== DATASET ==

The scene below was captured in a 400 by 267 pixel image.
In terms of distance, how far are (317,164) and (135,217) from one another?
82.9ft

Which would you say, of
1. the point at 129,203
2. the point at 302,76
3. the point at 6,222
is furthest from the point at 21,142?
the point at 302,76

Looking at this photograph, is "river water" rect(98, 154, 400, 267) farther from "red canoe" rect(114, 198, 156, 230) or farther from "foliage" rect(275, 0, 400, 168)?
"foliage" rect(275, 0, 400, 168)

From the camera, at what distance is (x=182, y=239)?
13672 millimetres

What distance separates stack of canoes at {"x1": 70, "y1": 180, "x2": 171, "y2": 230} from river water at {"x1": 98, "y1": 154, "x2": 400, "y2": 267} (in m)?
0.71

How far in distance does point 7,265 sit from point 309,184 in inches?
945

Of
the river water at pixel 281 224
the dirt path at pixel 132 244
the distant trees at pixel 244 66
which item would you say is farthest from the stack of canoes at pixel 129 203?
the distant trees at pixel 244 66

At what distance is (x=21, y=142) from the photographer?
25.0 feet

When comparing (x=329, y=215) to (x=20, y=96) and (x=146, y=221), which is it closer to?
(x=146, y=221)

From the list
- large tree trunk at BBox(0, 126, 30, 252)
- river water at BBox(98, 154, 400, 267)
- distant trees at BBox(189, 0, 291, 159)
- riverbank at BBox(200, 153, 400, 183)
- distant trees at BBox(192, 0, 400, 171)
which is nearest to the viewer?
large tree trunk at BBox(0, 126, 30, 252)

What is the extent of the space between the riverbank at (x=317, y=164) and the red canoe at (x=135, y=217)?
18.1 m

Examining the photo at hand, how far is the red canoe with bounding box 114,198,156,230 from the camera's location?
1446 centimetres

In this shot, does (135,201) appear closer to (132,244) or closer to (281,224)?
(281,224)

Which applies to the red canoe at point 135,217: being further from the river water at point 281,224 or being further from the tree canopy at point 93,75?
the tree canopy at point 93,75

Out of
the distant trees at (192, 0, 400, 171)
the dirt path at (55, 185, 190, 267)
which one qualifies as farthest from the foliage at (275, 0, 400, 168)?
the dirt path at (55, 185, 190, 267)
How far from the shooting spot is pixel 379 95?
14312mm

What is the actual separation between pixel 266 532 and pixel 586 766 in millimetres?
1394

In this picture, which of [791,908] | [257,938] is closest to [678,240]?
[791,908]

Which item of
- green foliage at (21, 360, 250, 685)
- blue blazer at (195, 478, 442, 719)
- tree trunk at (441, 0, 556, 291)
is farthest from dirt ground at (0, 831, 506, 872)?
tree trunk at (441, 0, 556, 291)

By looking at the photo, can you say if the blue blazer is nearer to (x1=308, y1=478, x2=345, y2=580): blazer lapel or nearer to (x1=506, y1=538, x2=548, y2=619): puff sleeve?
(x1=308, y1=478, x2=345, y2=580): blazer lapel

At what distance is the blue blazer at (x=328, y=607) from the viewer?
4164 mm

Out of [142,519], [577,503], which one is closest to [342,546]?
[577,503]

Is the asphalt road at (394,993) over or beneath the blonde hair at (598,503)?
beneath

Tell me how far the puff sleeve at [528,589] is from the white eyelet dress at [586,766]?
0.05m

===

# [WHAT IS BEING ASKED]
Print every one of the records above verbatim, without changing a single character.

# [FULL RESPONSE]
The scene below was captured in a 400 by 267 pixel image.
In terms of distance, how far are (317,164) and (135,217) from one another?
82.9ft

Which would you say, of
1. the point at 129,203
2. the point at 302,76
3. the point at 6,222
is furthest from the point at 21,142?
the point at 302,76

Looking at this photograph, is "river water" rect(98, 154, 400, 267) farther from "red canoe" rect(114, 198, 156, 230) or farther from "foliage" rect(275, 0, 400, 168)?
"foliage" rect(275, 0, 400, 168)

From the camera, at what distance is (x=182, y=239)?
13672 millimetres

What distance separates stack of canoes at {"x1": 70, "y1": 180, "x2": 171, "y2": 230} from river water at {"x1": 98, "y1": 154, "x2": 400, "y2": 267} (in m)?
0.71

How far in distance does point 7,265 sit from point 309,184 in inches?
945

Of
the river water at pixel 281 224
the dirt path at pixel 132 244
the distant trees at pixel 244 66
which item would you say is farthest from the stack of canoes at pixel 129 203?
the distant trees at pixel 244 66

At what distance is (x=21, y=142) from the photographer?
25.0 feet

When comparing (x=329, y=215) to (x=20, y=96) and (x=146, y=221), which is it closer to?
(x=146, y=221)

From the list
- large tree trunk at BBox(0, 126, 30, 252)
- river water at BBox(98, 154, 400, 267)
- distant trees at BBox(189, 0, 291, 159)
- riverbank at BBox(200, 153, 400, 183)
- distant trees at BBox(192, 0, 400, 171)
which is nearest to the viewer?
large tree trunk at BBox(0, 126, 30, 252)

What is the extent of the space between the riverbank at (x=317, y=164) and the red canoe at (x=135, y=217)?
18.1 m

Examining the photo at hand, how far is the red canoe with bounding box 114,198,156,230 from the camera's location?
1446 centimetres

In this shot, does (135,201) appear closer to (132,244) or closer to (281,224)?
(281,224)

Which applies to the red canoe at point 135,217: being further from the river water at point 281,224 or being further from the tree canopy at point 93,75?
the tree canopy at point 93,75

Out of
the distant trees at (192, 0, 400, 171)
the dirt path at (55, 185, 190, 267)
which one qualifies as farthest from the foliage at (275, 0, 400, 168)?
the dirt path at (55, 185, 190, 267)
How far from the shooting spot is pixel 379 95?
14312mm

What is the actual separation between pixel 266 532 and pixel 586 766 in millimetres?
1394

In this picture, which of [791,908] | [257,938] is closest to [678,240]?
[791,908]

Which item of
- green foliage at (21, 360, 250, 685)
- blue blazer at (195, 478, 442, 719)
- tree trunk at (441, 0, 556, 291)
is farthest from dirt ground at (0, 831, 506, 872)?
tree trunk at (441, 0, 556, 291)

By looking at the photo, can you say if the blue blazer is nearer to (x1=308, y1=478, x2=345, y2=580): blazer lapel or nearer to (x1=506, y1=538, x2=548, y2=619): puff sleeve?
(x1=308, y1=478, x2=345, y2=580): blazer lapel

At what distance is the blue blazer at (x=328, y=607) from the viewer?
4164 mm

Out of [142,519], [577,503], which one is closest to [342,546]?
[577,503]

Is the asphalt road at (394,993) over or beneath the blonde hair at (598,503)?
beneath

Tell me how far the puff sleeve at [528,589] is from the white eyelet dress at [586,766]?
0.05m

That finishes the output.